§ STATED EXERCISE
Return the lines below unchanged. Start at the first line and end at the line that contains "42L88 55L103 57L109", and include both of those lines.

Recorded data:
# # # # # # #
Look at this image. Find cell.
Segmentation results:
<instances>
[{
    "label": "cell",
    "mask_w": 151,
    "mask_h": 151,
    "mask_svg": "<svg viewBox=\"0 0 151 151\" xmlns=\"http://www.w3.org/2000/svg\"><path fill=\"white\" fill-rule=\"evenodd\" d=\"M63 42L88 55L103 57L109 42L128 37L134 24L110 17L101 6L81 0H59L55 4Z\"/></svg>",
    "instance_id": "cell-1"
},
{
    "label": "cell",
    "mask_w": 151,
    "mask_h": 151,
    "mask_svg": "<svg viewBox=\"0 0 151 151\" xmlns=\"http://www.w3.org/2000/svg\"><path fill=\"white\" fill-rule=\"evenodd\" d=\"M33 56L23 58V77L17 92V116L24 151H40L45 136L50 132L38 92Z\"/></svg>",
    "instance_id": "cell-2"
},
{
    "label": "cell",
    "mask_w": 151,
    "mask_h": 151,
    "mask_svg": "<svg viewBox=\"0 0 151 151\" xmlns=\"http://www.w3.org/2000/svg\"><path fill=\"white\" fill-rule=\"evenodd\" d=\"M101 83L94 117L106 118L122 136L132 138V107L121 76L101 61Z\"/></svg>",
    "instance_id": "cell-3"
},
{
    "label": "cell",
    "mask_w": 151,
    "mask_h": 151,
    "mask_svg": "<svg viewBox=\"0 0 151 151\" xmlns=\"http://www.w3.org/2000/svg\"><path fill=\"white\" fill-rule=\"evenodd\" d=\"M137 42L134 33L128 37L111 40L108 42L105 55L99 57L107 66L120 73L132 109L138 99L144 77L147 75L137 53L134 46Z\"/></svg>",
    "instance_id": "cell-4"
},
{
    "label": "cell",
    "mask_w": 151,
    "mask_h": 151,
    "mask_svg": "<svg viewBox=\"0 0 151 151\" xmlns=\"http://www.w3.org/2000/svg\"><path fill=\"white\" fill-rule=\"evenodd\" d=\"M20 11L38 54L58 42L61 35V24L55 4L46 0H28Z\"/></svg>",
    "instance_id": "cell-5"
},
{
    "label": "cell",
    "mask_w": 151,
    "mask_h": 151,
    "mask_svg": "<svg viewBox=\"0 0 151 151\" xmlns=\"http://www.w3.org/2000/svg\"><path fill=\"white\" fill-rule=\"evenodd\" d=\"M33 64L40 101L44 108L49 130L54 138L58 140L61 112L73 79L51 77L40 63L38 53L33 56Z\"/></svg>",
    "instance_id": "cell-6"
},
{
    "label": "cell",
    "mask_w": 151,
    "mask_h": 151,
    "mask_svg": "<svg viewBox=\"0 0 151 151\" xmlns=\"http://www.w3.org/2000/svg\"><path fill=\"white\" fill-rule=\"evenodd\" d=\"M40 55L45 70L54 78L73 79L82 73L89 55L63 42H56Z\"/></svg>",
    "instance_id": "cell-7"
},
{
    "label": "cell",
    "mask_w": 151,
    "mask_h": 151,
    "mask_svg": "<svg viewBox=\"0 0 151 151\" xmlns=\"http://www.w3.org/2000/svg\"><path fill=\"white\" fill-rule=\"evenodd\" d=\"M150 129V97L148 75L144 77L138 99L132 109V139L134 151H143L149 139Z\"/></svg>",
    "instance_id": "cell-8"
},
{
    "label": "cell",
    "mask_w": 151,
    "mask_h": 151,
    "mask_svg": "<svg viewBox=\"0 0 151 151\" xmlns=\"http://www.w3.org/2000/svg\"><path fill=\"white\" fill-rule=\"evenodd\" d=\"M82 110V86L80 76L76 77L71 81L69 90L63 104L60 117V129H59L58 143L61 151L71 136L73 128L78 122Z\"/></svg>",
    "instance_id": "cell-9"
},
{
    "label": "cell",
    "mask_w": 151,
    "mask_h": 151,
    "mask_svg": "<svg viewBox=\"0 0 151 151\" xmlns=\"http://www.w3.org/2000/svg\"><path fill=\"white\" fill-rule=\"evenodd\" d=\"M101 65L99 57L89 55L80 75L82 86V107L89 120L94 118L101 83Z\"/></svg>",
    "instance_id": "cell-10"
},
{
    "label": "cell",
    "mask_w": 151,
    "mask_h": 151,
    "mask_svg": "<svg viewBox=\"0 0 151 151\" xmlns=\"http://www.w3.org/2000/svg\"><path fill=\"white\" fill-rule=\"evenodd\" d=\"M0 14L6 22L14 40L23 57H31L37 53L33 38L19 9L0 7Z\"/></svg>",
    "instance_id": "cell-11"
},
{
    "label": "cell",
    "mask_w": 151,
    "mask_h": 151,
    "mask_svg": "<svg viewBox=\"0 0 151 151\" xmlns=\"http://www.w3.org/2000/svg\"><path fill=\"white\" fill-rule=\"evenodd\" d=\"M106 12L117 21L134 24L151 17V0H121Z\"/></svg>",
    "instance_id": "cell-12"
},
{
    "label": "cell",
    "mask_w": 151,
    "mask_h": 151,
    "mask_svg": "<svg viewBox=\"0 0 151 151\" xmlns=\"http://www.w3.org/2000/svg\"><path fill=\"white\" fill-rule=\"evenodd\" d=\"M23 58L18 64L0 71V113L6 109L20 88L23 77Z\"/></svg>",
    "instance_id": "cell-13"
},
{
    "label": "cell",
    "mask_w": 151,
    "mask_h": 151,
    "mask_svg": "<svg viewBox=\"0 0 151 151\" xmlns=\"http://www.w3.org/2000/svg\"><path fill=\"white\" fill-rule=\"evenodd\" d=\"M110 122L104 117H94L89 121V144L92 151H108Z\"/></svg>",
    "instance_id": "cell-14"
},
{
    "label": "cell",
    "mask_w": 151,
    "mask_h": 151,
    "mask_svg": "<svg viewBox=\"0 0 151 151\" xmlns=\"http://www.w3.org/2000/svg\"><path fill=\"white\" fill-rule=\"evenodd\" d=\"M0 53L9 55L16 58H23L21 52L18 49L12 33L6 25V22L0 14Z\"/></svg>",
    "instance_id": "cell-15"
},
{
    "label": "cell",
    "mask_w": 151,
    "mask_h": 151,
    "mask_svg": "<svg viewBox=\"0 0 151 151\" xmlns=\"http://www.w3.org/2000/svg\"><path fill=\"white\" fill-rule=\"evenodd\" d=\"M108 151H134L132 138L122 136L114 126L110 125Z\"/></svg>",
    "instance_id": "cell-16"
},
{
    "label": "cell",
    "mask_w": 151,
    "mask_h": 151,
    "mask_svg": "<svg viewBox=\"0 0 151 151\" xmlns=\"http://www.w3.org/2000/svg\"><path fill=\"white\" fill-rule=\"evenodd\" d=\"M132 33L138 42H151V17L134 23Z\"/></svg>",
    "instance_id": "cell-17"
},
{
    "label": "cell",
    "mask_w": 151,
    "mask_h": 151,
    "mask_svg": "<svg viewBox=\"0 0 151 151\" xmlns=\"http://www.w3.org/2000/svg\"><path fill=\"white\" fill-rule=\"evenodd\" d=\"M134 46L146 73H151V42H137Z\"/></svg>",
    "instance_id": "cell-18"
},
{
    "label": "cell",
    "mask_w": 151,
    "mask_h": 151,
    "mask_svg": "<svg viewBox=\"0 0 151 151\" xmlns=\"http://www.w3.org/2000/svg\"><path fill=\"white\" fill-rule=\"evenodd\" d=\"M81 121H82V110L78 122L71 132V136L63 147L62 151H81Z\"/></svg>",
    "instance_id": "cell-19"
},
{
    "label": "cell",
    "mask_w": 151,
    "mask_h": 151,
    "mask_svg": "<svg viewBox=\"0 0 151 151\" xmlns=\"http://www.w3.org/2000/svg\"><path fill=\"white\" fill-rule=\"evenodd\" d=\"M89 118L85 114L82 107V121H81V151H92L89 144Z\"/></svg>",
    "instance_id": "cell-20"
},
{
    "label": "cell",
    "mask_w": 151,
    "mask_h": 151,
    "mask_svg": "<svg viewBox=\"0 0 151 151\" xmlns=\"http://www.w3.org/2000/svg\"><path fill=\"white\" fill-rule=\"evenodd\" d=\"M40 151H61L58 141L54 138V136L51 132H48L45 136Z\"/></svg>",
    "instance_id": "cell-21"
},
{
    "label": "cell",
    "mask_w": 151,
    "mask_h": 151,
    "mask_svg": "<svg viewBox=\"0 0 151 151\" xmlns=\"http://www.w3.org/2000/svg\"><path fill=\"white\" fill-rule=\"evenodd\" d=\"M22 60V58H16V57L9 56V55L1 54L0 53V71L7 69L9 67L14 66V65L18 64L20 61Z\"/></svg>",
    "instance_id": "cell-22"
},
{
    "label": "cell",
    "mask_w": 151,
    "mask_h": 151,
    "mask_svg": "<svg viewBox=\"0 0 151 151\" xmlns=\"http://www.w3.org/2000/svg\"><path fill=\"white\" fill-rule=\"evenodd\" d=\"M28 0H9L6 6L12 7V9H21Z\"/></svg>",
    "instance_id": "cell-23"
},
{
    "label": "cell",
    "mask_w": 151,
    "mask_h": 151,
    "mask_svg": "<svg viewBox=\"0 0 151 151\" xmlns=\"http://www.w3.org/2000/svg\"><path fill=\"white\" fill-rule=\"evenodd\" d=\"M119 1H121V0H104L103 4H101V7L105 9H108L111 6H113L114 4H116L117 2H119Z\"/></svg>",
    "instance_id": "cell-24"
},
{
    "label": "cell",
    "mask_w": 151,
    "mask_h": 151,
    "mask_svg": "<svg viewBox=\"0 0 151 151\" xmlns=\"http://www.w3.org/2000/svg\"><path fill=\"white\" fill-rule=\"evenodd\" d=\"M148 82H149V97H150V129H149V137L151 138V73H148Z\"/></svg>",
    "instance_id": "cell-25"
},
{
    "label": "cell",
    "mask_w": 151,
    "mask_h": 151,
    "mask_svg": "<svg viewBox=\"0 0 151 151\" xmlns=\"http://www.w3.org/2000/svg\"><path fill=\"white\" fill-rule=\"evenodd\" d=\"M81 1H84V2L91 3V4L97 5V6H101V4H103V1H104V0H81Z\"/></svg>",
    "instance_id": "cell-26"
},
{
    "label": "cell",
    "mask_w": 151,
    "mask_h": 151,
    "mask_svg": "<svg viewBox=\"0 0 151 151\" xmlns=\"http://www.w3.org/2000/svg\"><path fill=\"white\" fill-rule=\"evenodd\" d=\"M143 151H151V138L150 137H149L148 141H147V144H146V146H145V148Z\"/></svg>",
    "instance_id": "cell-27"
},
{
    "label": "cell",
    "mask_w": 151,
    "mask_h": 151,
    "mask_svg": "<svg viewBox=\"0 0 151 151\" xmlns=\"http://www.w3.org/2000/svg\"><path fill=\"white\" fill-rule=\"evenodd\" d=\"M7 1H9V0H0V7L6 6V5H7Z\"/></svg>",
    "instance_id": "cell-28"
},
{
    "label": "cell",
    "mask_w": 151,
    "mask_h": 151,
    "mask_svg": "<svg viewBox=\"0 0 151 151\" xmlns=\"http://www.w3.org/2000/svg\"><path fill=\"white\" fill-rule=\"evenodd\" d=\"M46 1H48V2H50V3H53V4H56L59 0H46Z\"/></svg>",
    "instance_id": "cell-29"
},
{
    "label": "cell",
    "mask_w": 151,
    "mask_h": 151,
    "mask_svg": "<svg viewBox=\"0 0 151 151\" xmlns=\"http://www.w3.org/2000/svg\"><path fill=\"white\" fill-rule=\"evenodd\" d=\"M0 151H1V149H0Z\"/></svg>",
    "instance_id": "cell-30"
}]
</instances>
# # # # # # #
§ FINISHED ANSWER
Look at this image. Find cell.
Segmentation results:
<instances>
[{
    "label": "cell",
    "mask_w": 151,
    "mask_h": 151,
    "mask_svg": "<svg viewBox=\"0 0 151 151\" xmlns=\"http://www.w3.org/2000/svg\"><path fill=\"white\" fill-rule=\"evenodd\" d=\"M63 42L88 55L103 57L109 42L128 37L134 24L110 17L101 6L81 0H59L55 4Z\"/></svg>",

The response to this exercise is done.